-- DOMANDE SUL MATERIALE --
- a) Secondo il documento, in quale circostanza lo spettacolo non si terrà al Parco di Naquane, e dove si svolgerà invece? Rispondi in una o due frasi.
- b) Rispondi a queste domande sul documento:
(i) In che giorno e a che ora Marco Paolini porterà in scena la pièce?
(ii) Quanto costa il biglietto?
(iii) Dove e quando Laura Curino presenterà «La lista»?
- c) Riassumi il documento in due frasi.

-- DOCUMENTO DI ORIGINE --
=====

Lo spettacolo, per di più, andrà in scena in un luogo di perfetta suggestione: la cornice sarà il Parco Nazionale delle Incisioni Rupestri di Naquane (Capo di Ponte), in Valle Camonica, dove domani, mercoledì 24 agosto, alle 19 Marco Paolini porterà in scena la pièce aprendo la rassegna «Voci umane», organizzata dalla Direzione Regionale Musei Lombardia. Dopo Paolini, nel Bresciano arriveranno anche Laura Curino (con «La lista» il 27 agosto a Cividate Camuno) e Silvia Giulia Mendola (a Desenzano il 3 settembre con «La casa degli spiriti»).

Il biglietto costa 5 euro, acquistabile in loco fino a esaurimento posti o su Vivaticket: il pubblico assisterà allo spettacolo sui cuscini portati da casa. In caso di pioggia ci si sposterà nel Palazzetto dello Sport di Capo di Ponte.

Abbiamo intervistato l’attore.

=====

Dati raccolti:

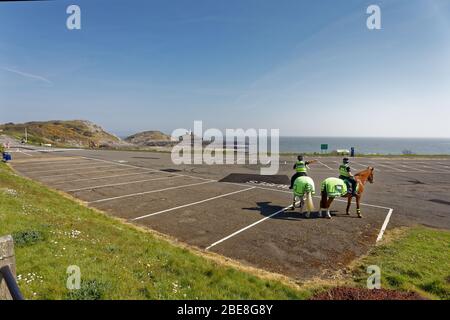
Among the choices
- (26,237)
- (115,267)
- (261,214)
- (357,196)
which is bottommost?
(261,214)

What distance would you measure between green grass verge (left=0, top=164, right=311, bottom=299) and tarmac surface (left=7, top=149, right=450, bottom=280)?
1.30m

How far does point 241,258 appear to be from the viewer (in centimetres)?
736

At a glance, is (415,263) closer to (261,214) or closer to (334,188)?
(334,188)

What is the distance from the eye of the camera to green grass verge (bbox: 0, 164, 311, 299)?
488 centimetres

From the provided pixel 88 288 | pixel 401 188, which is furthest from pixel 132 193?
pixel 401 188

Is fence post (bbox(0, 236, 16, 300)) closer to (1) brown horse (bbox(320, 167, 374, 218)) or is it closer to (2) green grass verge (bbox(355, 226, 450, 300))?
(2) green grass verge (bbox(355, 226, 450, 300))

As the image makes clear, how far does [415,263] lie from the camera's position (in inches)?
270

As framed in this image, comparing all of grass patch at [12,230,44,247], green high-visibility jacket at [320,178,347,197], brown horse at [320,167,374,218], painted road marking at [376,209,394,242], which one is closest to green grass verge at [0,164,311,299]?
grass patch at [12,230,44,247]

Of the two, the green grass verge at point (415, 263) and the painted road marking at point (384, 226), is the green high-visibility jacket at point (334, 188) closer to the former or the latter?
the painted road marking at point (384, 226)

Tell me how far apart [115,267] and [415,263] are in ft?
26.4

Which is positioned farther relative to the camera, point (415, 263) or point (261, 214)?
point (261, 214)

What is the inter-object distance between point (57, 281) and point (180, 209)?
7349mm

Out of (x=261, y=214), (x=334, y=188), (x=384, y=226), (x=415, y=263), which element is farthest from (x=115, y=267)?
(x=384, y=226)
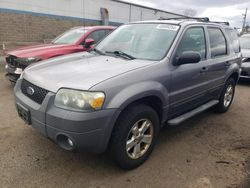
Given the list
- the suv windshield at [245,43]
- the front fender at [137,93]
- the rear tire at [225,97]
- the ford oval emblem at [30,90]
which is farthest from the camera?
the suv windshield at [245,43]

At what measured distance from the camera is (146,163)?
3033 mm

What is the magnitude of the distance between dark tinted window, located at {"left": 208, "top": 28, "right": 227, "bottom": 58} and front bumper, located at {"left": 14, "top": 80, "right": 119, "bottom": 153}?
100 inches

=====

-- RISPOSTE PER ESERCIZIO --
- a) Lo spettacolo lascerà il Parco Nazionale delle Incisioni Rupestri di Naquane in caso di pioggia. In quel caso si sposterà nel Palazzetto dello Sport di Capo di Ponte.

- b)
(i) Mercoledì 24 agosto, alle 19.
(ii) 5 euro.
(iii) A Cividate Camuno, il 27 agosto.

- c) Mercoledì 24 agosto, alle 19, Marco Paolini apre la rassegna «Voci umane» al Parco Nazionale delle Incisioni Rupestri di Naquane, a Capo di Ponte, e dopo di lui nel Bresciano arriveranno Laura Curino e Silvia Giulia Mendola. Il biglietto costa 5 euro, il pubblico siederà su cuscini portati da casa e, in caso di pioggia, lo spettacolo si sposterà nel Palazzetto dello Sport di Capo di Ponte.